DIRECTIONS FOR THIS TASK.
Pull out every line below that contains the word "above". Copy each of those lines in full.

[Source records]

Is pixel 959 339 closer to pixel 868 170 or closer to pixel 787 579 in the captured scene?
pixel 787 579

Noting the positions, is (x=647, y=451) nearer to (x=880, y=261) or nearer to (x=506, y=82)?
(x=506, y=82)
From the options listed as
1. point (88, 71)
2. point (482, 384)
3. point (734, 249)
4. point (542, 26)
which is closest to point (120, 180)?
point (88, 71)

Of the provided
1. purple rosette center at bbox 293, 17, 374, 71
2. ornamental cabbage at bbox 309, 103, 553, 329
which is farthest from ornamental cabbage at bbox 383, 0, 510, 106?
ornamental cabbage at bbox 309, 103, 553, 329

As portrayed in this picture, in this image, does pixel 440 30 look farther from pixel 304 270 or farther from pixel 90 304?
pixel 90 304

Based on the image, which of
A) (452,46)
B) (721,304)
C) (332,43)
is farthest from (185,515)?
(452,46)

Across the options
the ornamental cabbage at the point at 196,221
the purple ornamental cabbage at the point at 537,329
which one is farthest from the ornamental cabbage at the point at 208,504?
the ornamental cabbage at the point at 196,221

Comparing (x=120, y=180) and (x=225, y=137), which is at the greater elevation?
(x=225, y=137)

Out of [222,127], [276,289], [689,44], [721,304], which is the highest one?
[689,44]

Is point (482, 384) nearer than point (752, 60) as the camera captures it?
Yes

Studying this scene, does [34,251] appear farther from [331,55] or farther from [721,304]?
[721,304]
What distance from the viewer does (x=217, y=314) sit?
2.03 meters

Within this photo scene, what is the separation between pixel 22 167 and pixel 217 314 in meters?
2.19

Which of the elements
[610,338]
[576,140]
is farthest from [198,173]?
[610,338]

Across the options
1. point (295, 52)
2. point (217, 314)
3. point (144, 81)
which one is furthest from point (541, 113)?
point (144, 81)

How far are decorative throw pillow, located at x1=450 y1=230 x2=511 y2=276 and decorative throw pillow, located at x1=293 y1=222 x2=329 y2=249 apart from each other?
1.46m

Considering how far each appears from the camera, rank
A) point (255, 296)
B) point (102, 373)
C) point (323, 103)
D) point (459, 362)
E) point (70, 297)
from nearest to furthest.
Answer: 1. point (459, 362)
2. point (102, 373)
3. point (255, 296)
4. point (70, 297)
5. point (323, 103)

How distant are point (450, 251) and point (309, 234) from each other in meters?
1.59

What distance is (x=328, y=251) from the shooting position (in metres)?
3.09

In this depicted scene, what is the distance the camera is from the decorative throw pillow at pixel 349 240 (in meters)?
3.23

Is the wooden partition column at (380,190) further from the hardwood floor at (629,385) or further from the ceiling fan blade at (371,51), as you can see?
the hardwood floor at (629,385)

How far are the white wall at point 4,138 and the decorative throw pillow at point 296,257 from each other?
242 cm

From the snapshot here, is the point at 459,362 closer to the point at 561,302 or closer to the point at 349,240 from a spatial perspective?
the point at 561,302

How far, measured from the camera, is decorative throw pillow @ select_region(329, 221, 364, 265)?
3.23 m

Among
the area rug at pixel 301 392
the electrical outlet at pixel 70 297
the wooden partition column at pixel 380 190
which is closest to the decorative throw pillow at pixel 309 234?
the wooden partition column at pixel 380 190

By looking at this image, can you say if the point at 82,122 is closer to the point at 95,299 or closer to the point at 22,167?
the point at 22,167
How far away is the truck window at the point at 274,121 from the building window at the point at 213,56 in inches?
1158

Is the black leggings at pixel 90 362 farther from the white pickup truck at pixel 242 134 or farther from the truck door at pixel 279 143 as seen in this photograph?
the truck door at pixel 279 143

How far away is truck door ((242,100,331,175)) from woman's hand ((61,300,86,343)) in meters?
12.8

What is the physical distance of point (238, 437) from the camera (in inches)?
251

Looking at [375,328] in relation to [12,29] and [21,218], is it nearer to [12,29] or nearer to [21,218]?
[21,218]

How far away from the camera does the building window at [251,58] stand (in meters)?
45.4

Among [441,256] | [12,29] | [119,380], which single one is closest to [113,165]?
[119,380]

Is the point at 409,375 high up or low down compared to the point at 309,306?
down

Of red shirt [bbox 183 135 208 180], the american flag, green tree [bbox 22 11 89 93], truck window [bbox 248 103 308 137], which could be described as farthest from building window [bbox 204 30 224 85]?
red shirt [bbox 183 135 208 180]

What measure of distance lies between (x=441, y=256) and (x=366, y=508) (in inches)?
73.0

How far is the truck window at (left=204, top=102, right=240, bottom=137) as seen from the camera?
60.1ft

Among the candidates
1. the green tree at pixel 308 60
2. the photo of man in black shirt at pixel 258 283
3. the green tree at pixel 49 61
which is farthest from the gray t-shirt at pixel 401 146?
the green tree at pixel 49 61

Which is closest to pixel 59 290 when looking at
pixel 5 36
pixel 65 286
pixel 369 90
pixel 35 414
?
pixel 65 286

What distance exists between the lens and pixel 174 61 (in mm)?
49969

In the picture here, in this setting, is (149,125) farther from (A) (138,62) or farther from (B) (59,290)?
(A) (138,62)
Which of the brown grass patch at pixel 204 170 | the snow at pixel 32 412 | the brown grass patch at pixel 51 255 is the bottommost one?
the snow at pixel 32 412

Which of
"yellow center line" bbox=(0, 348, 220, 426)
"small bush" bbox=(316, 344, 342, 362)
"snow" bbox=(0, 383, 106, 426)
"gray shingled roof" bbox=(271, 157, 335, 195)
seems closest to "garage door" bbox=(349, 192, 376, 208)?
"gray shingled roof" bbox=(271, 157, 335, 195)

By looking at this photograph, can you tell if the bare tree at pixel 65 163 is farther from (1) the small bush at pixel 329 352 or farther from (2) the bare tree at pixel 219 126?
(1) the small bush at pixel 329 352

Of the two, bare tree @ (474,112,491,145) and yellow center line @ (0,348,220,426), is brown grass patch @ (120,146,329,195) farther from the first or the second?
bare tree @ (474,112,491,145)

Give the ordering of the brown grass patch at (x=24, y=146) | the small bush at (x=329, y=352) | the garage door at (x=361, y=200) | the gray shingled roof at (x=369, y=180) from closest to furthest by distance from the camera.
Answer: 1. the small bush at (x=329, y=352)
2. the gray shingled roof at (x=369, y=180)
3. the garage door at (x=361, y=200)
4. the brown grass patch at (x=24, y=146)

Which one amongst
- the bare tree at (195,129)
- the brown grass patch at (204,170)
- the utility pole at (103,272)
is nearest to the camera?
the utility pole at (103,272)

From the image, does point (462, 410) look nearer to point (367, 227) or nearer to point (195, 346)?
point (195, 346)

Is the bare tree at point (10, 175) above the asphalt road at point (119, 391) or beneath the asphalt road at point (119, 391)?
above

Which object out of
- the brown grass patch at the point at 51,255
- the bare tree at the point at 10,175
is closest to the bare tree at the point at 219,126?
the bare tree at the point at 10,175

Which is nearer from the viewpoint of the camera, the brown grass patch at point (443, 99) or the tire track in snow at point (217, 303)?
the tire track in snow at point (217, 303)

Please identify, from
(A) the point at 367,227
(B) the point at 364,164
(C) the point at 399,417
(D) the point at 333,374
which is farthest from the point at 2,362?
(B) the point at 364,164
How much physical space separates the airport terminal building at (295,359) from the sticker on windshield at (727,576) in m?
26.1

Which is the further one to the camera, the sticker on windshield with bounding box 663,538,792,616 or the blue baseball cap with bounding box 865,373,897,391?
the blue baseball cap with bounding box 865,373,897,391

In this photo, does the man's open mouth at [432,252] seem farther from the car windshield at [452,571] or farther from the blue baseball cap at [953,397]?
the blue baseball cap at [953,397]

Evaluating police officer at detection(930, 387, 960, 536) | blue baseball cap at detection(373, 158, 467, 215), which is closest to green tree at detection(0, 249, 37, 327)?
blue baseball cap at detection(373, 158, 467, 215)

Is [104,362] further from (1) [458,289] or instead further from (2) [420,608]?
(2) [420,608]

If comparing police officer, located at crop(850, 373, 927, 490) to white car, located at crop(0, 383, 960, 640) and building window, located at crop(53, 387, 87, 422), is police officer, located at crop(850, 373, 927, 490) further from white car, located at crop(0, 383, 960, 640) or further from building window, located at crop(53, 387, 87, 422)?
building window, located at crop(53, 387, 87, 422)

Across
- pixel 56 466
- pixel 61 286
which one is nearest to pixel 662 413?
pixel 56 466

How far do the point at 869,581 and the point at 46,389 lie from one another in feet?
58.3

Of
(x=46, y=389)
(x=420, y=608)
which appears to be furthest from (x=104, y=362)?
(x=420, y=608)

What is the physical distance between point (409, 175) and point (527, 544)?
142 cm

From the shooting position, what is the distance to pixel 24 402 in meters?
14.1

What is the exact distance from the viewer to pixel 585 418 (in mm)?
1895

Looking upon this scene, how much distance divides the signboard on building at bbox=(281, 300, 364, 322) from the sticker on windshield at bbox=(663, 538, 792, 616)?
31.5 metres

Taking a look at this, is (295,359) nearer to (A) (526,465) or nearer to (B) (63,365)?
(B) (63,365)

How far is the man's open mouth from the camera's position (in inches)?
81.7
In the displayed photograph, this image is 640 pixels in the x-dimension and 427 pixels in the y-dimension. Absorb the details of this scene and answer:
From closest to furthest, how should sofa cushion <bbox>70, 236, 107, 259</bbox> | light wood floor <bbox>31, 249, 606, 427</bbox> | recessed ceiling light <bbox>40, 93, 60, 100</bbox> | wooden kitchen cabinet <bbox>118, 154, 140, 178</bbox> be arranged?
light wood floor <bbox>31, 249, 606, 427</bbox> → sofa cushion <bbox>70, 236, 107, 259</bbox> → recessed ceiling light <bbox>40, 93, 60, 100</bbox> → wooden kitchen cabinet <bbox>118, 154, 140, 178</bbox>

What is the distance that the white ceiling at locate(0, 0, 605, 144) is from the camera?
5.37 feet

CORRECT OUTPUT.
Is the bare tree at point (10, 175) above the asphalt road at point (119, 391) or beneath the asphalt road at point (119, 391)?
above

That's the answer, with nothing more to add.